As the quality of its products is extremely important to Hiller, it was crucial to get the design of the technology right. CNC programmer Stefan Geiger explained that the machining process was developed in cooperation with WFL beforehand to ensure that the required gear components could be produced to the necessary degree of accuracy. He said: “WFL performed a very detailed preliminary examination of the component, so we could be confident that our production would be extremely accurate.”

Technologically speaking, the Millturns really do have everything covered. Work is currently under way to integrate the technological process of shaping. The idea would be for the complete machining centres to handle the internal gears of the gear components as well. External gears has already been successfully implemented with WFL’s technology cycles. The machining times for the different workpieces vary depending on the size of the component. The machining time for the bowl parts, for example, is a little longer — between 1.5 and 3.5hr.
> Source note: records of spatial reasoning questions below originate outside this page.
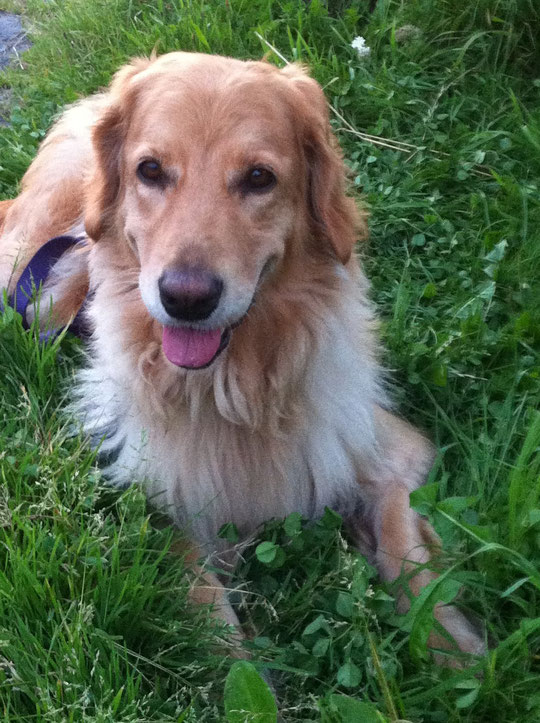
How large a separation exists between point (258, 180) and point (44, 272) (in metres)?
1.34

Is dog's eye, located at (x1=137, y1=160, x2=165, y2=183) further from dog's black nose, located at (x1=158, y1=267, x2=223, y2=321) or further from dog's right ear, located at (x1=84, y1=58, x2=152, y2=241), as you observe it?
dog's black nose, located at (x1=158, y1=267, x2=223, y2=321)

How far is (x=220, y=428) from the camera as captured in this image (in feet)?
8.58

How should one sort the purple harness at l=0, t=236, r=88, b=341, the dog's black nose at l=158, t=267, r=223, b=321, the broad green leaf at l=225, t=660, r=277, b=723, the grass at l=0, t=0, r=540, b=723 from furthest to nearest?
the purple harness at l=0, t=236, r=88, b=341 → the dog's black nose at l=158, t=267, r=223, b=321 → the grass at l=0, t=0, r=540, b=723 → the broad green leaf at l=225, t=660, r=277, b=723

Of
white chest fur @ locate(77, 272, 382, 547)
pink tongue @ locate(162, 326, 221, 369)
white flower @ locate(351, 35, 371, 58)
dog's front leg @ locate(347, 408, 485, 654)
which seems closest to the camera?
dog's front leg @ locate(347, 408, 485, 654)

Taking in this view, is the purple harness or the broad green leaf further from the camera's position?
the purple harness

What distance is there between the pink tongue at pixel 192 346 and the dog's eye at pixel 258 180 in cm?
46

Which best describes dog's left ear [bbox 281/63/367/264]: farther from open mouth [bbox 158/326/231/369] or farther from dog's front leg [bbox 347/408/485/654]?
dog's front leg [bbox 347/408/485/654]

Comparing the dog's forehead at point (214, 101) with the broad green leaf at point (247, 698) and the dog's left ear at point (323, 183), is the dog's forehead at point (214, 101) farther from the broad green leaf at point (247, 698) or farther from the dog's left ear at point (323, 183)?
the broad green leaf at point (247, 698)

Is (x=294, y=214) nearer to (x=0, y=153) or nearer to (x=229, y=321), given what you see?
(x=229, y=321)

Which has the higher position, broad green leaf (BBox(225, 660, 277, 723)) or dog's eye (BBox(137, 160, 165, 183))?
dog's eye (BBox(137, 160, 165, 183))

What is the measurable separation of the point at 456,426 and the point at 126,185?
1534 mm

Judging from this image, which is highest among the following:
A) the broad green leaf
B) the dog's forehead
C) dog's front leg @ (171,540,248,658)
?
the dog's forehead

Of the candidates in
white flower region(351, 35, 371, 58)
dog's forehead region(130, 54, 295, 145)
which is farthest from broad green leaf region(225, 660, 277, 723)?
white flower region(351, 35, 371, 58)

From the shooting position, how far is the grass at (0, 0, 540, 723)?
1.92m
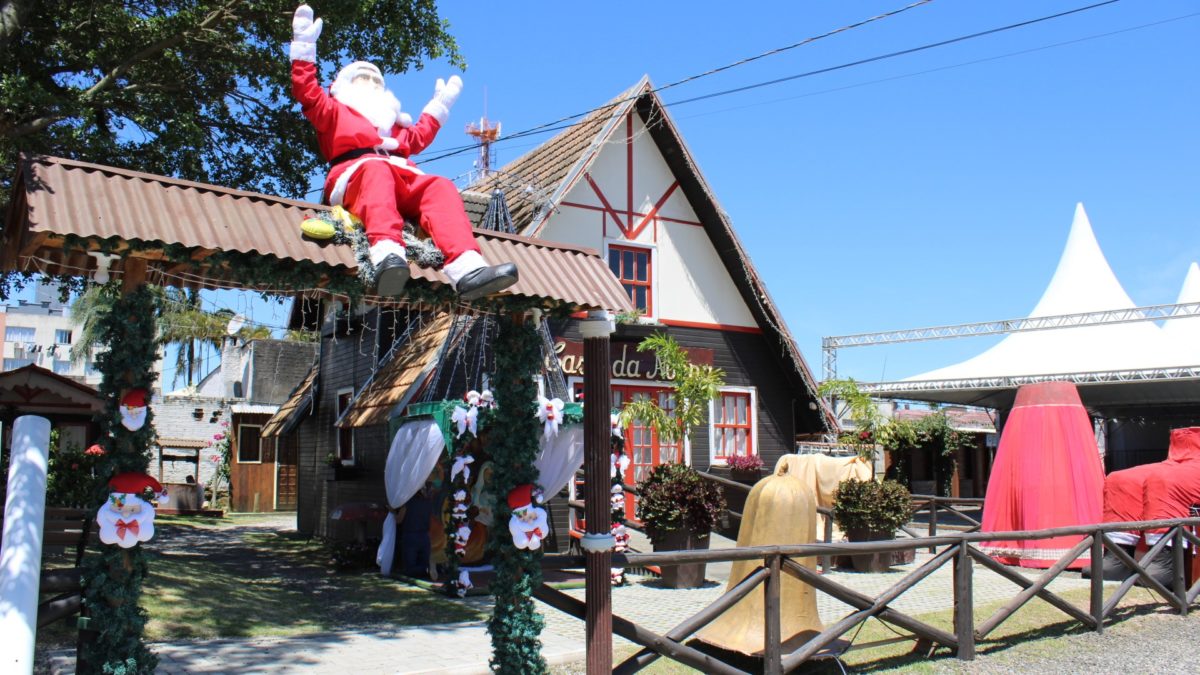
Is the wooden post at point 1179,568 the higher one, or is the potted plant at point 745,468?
the potted plant at point 745,468

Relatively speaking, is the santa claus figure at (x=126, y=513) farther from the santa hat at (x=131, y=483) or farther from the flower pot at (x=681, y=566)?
the flower pot at (x=681, y=566)

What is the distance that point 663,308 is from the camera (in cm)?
1702

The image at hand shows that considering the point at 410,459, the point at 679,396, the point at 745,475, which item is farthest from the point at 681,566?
the point at 745,475

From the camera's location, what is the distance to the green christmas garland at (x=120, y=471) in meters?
4.98

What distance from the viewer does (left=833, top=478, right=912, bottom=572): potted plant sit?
13562 millimetres

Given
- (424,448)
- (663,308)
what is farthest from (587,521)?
(663,308)

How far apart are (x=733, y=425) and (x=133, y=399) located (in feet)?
43.9

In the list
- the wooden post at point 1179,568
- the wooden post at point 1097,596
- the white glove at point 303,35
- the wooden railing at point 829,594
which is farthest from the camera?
the wooden post at point 1179,568

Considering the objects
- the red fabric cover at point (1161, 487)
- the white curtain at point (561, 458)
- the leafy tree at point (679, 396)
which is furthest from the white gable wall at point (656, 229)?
the red fabric cover at point (1161, 487)

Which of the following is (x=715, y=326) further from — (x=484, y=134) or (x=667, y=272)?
(x=484, y=134)

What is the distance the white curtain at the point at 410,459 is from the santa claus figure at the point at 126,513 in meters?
6.93

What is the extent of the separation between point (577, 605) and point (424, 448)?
6.11 metres

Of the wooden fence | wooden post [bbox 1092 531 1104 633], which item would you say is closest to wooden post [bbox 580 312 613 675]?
the wooden fence

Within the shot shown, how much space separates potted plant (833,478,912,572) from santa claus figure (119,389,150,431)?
10567mm
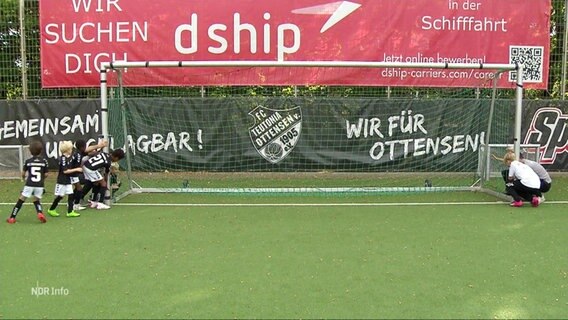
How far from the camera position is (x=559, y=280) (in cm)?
483

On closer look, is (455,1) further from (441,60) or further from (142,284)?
(142,284)

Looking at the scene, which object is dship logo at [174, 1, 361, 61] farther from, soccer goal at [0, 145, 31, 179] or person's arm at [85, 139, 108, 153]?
soccer goal at [0, 145, 31, 179]

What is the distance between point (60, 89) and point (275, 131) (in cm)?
536

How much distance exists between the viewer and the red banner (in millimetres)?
11703

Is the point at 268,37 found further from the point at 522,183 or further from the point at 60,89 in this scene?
the point at 522,183

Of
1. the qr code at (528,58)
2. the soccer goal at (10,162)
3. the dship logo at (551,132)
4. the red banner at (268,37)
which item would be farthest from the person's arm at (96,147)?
the dship logo at (551,132)

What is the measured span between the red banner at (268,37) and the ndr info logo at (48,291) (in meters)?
7.78

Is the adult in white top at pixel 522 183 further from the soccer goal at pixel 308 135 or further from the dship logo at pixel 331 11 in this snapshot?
the dship logo at pixel 331 11

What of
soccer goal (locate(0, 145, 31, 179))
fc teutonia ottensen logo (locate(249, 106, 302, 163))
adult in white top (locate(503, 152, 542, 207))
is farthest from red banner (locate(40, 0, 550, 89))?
adult in white top (locate(503, 152, 542, 207))

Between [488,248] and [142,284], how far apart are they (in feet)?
13.2

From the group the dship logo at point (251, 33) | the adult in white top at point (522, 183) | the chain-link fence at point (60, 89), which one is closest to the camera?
the adult in white top at point (522, 183)

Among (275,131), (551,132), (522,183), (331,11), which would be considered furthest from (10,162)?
(551,132)

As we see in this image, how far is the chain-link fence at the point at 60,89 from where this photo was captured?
1214cm

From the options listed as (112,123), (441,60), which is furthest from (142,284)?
(441,60)
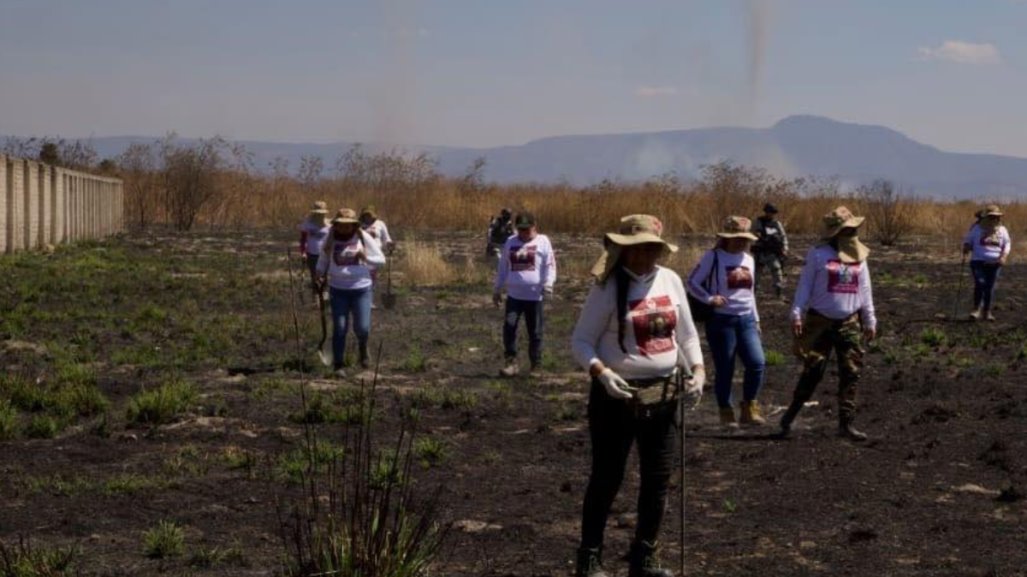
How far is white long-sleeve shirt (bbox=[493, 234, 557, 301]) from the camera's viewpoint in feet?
47.5

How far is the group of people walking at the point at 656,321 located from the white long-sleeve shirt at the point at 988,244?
0.06ft

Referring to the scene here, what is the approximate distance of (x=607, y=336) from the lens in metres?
6.88

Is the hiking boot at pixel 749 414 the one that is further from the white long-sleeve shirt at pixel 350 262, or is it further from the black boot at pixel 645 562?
the black boot at pixel 645 562

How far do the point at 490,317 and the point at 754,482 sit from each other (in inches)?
450

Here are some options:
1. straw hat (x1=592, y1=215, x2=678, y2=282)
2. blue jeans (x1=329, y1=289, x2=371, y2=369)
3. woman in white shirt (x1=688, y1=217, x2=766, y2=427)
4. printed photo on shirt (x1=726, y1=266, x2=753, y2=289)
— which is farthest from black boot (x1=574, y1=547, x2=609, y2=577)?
blue jeans (x1=329, y1=289, x2=371, y2=369)

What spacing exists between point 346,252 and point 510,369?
6.66 ft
The majority of the workpieces are made from stainless steel, and the gear components predominantly from steel: these are materials that are ideal for processing with the WFL complete machining centre.

Perfect machining process
Process reliability is guaranteed on the M50 thanks to ‘iControl Advanced+’, which means that the machine can run completely automatically. The machine enables process signals to be monitored continuously at the machine control system, so even the smallest irregularity can be spotted immediately. If a wear-related overload or tool breakage is detected, the machine stops automatically. In addition, the possibility of integrated measurements enables tools to be corrected automatically — for the perfect machining process.

The CAD/CAM programming system ‘TopSolid’ is used for programming. Hiller is also now increasingly incorporating the WFL simulation and programming software ‘CrashGuard Studio’ into its processes, using this software for the final optimisation of programmes.